N el saggio Teoria della dittatura (Ponte alle Grazie, pagg. 220, euro 16,50) il pensatore Michel Onfray rilegge il romanzo 1984 di George Orwell, pubblicato nel 1949, come se fosse un trattato sulla dittatura. Lo scrittore francese desume dal romanzo, una distopia che mette nel mirino il comunismo, le «leggi» del perfetto regime totalitario. Sorpresa!
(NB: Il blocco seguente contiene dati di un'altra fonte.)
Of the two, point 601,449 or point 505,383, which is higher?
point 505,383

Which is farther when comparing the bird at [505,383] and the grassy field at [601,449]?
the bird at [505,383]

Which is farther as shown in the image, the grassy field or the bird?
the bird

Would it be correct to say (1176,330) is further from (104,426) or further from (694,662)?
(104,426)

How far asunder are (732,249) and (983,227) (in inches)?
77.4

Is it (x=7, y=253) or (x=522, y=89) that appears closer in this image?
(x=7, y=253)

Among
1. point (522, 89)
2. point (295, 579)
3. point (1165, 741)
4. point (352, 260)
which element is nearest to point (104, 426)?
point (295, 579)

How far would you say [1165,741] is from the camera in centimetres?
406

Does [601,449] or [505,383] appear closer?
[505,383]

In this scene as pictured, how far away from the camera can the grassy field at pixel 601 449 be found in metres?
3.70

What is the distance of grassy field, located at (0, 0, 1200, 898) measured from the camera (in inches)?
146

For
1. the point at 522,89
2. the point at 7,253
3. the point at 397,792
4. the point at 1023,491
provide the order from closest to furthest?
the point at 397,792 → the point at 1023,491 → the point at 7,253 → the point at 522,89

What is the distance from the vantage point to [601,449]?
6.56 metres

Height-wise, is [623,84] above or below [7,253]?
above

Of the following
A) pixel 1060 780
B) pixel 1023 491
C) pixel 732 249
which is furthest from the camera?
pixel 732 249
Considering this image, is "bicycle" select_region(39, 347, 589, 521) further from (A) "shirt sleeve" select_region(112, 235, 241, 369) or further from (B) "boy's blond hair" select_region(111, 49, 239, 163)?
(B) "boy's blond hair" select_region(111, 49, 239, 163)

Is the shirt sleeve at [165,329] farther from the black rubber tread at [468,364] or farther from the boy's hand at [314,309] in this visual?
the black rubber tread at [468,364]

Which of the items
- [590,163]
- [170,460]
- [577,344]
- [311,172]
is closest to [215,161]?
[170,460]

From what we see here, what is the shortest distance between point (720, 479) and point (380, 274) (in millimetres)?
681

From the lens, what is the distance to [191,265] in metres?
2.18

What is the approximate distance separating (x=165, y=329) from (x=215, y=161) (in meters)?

Le rispettiamo già tutte, eppure siamo convinti di vivere in una democrazia liberale... Certo, si potrebbe rispondere con la famosa frase che si legge sulla aletta della prima edizione del romanzo distopico Mondo nuovo di Aldous Huxley, tra l'altro professore di Orwell: «La dittatura perfetta avrà sembianza di democrazia, una prigione senza muri nella quale i prigionieri non sogneranno mai di fuggire. Un sistema di schiavitù dove, grazie al consumo e al divertimento, gli schiavi ameranno la loro schiavitù».
Torniamo a Onfray. Come si instaura dunque una moderna dittatura? Ecco le istruzioni principali. Primo. Distruggere la libertà attraverso mezzi come la sorveglianza continua, la distruzione della vita personale, l'imposizione di un'opinione egemone, la denuncia dei crimini di pensiero. Secondo. Impoverire la lingua. Si distruggono le parole, si eliminano i classici, si parla una lingua nuova e globale. Terzo. Abolire la verità e sostituirla con l'ideologia. Quarto. Sopprimere la storia o almeno riscriverla con gli occhi dell'ideologia corrente, processandola e condannandola, se proprio non si può cancellare. Aiuta anche distruggere i libri o almeno pubblicare solo quelli fedeli alla linea. Quinto. Negare la natura. Si umilia la voglia di vivere, si impongono norme igieniche sproporzionate, si programma la frustrazione sessuale, si procrea solo per via medica. Sesto. Propagare l'odio. Qui occorre un nemico, un fantasma da agitare in continuazione per giustificare misure d'emergenza, avere un capro espiatorio, deviare l'attenzione dalle responsabilità di chi governa. Settimo. Aspirare all'Impero. Ovvero indottrinare i bambini, gestire l'opposizione, governare assieme alla classe dirigente, ridurre in schiavitù in nome del progresso, dissimulare il potere. Si chiede Onfray: «Chi oserà dire che non siamo arrivati a questo punto?». Ognuno ripensi a cosa abbiamo vissuto in questi mesi e in questi giorni e dia la sua risposta.
Difficile però negare che Onfray indichi, come minimo, una degenerazione plausibile del sistema democratico in un regime dominato dall'alleanza tra tecnocrati e burocrati, tra grandissima industria assistita e classe politica.